そうでない人、まずは最初から「批判する事に決まっている」マスコミ及び野党関係者である。

「適当な事を言って、結局自分からは何も動いていないだろう」

「あれに比べたら、失敗しても自ら何かをしようとした方が良いだろう」

なんて言っている。

……その結果、生命を失う事故になってしまったら……とは考えないよう思考停止をしていた。


感心していない人、その中には秋山も含まれる。

(外堀を埋めてしまって、現場の人間が仕事せざるを得ない状態を作り出す。

 前総理の上手いやり方だよなあ。

 褒める、責任感を刺激する、既に決定事項としてしまう、周囲を動かす、環境を整える、等々。

 自分は何度も何度も、やりたくないのに、あの手法でやらざるを得ない仕儀に追いやられたものだ。

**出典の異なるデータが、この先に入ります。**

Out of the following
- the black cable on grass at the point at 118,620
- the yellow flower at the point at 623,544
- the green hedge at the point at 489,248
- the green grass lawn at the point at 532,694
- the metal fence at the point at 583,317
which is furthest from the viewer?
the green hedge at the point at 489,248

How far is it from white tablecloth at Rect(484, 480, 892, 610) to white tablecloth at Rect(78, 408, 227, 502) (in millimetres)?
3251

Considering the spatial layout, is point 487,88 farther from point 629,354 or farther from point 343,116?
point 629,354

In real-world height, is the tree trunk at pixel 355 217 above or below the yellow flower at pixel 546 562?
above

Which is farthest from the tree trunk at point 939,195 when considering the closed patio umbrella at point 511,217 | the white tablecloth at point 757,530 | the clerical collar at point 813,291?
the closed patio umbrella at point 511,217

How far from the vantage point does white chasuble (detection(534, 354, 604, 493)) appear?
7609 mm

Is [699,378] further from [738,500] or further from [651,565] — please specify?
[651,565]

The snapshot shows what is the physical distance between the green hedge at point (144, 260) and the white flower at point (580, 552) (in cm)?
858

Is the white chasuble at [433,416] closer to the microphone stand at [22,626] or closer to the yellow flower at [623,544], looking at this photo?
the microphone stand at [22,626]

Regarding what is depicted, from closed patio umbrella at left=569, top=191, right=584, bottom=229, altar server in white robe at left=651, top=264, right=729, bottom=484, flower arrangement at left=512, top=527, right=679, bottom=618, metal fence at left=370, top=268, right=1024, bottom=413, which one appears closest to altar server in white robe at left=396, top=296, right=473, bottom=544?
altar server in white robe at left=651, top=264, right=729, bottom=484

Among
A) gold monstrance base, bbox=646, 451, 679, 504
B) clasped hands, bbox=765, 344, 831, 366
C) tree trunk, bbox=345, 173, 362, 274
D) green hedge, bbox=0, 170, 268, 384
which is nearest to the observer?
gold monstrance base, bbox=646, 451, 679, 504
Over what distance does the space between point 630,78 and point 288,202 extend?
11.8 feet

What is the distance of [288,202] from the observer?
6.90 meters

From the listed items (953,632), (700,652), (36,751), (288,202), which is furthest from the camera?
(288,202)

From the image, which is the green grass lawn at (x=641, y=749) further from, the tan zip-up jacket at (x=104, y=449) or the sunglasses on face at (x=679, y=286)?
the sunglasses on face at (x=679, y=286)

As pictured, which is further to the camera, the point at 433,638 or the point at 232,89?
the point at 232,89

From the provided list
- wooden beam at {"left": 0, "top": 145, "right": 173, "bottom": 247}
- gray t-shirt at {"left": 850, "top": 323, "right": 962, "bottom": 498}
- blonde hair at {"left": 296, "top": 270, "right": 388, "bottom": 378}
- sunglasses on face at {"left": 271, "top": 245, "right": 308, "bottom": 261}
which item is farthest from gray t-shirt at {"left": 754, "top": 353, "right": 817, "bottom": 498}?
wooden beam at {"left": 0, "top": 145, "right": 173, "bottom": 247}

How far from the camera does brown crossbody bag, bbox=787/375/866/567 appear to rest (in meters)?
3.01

 政治家として立派なんだろうな、こうやって人を動かすやり方っていうのは。

 でも自分は、軽くトラウマを呼び起こされてしまう……)


何度も何度も無茶ブリをされ、それを形にする仕事をして来た秋山。

今見ている光景もそれだ。

ここまで上手くやられると、選考せざるを得ないではないか!

宇宙行きにNGを出す理由が無いではないか!


海千山千の官僚を動かして来た政治家からしたら、基本的に技術家肌、学者肌のJAXA職員や宇宙飛行士とチームワークに見せた、多くを他がやって自らもきちんと動いているように振る舞う事は訳も無い事なのかもしれなかった。